Corpora … It
is a strange word that sounds a little bit scary for me because (I don’t know
why) it associates with Umbrella Corporation from “Residence Evil”. Well, it
doesn’t matter really. What’s important here is that corpora can help you a
great deal with academic writing. How? Let’s see.
A corpus
(pl. corpora) is a large electronic collection of texts which can specialize in
a specific language (Corpus of Contemporary
American English), certain dialect (Scottish Corpus of Texts & Speech),
separate industry (Corpus
of American Soap Operas), etc. So what? How can it exactly help you?
Let’s
imagine that you are writing an essay for an American student and you are not
sure whether you should use the word “offense”

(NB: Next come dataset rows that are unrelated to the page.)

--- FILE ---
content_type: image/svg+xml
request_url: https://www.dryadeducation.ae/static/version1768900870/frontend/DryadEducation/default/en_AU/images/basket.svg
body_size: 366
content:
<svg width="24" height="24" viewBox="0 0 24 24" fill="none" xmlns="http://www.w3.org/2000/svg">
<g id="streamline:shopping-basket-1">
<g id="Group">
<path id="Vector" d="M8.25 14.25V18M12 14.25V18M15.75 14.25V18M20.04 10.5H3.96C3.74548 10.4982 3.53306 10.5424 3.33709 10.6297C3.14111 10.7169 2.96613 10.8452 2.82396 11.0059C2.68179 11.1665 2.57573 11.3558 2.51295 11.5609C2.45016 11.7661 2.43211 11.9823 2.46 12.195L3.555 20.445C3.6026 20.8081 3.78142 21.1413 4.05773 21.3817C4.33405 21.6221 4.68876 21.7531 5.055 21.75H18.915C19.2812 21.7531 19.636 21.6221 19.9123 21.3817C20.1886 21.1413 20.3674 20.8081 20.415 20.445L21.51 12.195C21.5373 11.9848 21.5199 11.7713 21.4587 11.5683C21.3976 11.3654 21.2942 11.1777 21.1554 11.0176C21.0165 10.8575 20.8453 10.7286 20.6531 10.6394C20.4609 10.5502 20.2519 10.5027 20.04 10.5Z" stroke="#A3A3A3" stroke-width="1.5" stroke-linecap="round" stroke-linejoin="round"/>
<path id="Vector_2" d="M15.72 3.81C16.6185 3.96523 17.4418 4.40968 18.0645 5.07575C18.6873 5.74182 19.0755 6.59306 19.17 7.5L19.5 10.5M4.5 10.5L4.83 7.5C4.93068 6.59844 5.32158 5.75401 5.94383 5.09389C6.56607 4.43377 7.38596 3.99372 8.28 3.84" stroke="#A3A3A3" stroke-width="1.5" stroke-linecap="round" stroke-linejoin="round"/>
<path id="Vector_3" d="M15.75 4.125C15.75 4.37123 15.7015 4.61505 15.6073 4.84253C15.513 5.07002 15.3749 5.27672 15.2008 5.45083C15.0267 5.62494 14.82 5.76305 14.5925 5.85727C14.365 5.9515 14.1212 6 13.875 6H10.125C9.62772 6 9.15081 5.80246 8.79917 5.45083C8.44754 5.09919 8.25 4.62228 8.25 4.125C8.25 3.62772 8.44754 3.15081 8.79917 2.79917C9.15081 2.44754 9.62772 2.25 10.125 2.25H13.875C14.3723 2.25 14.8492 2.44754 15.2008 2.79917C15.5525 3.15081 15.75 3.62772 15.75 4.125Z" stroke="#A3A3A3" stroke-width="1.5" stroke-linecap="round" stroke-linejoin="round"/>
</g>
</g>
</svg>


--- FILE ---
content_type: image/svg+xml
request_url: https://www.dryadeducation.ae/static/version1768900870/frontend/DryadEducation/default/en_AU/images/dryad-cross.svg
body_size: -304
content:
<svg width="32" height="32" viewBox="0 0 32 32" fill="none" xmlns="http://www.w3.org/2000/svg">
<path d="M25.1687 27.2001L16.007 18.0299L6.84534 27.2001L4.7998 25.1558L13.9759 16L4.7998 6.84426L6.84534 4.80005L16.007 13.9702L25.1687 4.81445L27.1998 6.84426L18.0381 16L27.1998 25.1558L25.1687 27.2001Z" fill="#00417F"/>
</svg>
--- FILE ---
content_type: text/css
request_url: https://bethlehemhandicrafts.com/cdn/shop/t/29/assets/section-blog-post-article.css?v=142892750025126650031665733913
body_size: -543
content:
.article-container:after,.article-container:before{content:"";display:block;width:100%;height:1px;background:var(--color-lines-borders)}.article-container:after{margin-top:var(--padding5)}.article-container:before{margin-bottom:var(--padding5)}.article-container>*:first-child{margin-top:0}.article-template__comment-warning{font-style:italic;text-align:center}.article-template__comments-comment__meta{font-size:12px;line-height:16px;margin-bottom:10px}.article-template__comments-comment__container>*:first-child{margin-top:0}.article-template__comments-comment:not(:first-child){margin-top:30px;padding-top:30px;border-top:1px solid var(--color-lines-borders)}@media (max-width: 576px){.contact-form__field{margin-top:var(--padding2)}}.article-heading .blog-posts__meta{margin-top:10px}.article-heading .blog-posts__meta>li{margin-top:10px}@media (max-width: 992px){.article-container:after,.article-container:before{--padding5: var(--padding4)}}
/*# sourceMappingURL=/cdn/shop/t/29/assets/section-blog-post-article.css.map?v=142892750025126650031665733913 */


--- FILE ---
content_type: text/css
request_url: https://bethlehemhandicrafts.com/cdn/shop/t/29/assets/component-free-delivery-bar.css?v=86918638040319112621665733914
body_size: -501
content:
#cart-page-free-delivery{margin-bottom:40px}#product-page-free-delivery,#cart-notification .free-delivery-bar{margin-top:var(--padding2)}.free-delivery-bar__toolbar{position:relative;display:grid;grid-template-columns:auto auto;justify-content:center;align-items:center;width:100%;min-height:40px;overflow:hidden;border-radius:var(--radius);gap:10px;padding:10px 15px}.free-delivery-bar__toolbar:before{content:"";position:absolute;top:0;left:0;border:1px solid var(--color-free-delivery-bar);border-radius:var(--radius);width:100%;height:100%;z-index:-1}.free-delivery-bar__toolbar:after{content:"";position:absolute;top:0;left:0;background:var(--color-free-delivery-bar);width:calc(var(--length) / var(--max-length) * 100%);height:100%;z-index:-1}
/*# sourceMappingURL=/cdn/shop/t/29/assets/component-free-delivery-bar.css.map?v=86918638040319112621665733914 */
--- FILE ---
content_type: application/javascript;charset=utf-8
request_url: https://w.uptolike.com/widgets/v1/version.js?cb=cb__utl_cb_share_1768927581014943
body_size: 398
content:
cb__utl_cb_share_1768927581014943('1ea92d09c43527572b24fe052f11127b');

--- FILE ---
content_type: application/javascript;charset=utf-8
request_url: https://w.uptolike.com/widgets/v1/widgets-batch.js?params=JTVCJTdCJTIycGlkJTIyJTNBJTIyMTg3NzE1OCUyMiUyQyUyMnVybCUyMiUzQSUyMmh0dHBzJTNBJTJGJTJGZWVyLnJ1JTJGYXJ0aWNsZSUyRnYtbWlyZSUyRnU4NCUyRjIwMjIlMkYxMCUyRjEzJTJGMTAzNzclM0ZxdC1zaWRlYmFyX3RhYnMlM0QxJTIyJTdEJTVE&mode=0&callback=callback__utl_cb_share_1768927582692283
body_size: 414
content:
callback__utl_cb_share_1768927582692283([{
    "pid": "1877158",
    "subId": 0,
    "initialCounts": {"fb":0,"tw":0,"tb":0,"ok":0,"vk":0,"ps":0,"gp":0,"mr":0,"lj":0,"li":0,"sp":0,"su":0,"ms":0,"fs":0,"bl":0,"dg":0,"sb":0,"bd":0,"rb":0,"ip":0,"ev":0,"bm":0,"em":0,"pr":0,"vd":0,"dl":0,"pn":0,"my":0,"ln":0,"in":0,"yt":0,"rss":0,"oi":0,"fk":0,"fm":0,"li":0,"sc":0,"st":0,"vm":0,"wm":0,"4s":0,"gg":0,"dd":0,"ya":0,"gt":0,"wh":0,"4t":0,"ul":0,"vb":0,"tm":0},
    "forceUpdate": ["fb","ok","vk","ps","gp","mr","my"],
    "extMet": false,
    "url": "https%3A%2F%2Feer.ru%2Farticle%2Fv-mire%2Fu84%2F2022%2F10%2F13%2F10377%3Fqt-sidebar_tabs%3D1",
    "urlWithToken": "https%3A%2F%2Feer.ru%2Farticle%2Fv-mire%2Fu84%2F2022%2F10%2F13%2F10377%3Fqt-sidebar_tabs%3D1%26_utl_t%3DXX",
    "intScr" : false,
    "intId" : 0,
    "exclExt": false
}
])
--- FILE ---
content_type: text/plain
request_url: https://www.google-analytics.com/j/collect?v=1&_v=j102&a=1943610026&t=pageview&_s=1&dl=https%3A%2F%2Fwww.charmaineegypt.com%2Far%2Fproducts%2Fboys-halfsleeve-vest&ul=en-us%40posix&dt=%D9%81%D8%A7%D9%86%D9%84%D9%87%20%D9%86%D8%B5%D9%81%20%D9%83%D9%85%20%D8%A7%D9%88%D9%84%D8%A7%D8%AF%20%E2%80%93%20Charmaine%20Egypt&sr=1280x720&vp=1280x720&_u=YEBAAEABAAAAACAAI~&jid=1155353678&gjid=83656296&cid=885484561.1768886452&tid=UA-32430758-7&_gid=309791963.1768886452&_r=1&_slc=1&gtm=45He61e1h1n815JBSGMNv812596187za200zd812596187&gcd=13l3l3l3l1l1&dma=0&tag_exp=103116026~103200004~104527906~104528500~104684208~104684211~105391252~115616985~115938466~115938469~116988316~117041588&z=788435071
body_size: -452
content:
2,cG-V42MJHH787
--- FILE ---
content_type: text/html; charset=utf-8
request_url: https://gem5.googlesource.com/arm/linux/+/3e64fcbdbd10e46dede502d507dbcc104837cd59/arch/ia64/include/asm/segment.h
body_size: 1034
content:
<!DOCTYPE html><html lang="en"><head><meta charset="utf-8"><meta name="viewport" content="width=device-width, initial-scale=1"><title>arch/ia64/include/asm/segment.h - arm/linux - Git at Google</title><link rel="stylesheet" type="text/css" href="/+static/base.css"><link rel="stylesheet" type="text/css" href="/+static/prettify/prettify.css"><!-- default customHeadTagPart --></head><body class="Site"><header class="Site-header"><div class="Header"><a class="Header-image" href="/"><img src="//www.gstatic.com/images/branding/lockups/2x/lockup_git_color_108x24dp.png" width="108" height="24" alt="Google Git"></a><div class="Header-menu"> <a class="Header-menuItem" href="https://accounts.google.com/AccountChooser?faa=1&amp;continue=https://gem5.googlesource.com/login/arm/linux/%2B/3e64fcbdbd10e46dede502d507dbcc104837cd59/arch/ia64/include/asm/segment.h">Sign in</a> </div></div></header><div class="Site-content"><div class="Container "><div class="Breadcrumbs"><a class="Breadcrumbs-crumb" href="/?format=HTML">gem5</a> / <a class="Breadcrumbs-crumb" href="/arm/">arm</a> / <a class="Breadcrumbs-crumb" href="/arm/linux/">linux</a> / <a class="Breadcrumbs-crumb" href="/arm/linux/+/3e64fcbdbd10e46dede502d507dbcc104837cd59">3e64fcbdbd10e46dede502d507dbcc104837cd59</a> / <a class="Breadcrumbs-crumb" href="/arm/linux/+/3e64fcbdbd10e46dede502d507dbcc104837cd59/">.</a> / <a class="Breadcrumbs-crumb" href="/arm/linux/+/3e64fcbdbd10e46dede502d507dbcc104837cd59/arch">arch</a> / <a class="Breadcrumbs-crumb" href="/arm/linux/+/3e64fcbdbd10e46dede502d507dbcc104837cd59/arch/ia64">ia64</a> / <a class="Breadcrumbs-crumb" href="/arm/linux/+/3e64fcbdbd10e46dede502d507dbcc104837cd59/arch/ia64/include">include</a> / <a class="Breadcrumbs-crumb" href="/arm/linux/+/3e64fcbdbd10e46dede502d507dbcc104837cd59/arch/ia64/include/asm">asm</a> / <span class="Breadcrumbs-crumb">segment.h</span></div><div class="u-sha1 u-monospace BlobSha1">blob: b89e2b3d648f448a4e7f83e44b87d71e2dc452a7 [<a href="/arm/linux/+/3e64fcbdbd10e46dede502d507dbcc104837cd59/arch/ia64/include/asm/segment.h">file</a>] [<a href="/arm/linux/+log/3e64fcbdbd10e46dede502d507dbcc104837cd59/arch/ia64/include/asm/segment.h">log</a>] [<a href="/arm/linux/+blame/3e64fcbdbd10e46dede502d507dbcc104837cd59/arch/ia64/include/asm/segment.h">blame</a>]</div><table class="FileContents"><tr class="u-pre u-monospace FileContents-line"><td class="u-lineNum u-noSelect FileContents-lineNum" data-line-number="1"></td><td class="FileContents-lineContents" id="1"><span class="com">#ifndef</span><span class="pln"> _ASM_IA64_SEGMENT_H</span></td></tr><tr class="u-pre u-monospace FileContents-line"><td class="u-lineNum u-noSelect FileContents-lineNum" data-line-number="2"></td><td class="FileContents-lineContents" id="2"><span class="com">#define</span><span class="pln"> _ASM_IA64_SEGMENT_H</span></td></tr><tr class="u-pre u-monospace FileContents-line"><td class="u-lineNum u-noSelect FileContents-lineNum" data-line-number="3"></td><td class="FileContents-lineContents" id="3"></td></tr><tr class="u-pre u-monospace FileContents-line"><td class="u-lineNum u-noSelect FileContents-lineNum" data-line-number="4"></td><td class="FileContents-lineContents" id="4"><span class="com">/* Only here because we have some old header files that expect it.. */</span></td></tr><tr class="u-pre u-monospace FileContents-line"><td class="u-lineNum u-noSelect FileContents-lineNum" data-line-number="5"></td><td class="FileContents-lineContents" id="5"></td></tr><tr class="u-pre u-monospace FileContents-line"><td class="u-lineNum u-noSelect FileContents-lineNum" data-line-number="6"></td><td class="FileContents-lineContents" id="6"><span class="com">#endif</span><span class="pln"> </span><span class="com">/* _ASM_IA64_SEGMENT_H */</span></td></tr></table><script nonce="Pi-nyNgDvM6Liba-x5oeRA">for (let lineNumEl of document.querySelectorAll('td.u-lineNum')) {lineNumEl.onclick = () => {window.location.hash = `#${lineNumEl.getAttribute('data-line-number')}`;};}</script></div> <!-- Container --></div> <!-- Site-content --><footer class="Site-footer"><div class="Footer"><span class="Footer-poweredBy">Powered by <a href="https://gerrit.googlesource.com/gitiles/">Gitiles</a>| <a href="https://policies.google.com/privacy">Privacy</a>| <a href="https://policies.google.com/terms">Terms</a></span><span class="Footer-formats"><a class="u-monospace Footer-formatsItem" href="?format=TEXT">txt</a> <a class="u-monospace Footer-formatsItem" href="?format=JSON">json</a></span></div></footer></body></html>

or “offence”. So, you go to
the Corpus of Contemporary American
English and here is what you see:
You need
to:
- Press enter;
- Type the word “offense” into the search bar;
You will
see that the word “offense”
has 13634 occurrences and if you want to see it in the context, you just need
to click this word.
- Type the word “offence” into the search bar;
You see
that it has only 289 occurrences and it gives you the evidence that “offense” is more common in American
English. To compare the results you may also examine the same words in the British National Corpus.
Overall,
corpora can be used to check which prepositions are used with this or that word
or how some certain phrase is applied in the context. This way or another,
corpora are irreplaceable tools in academic writing once you learn their value.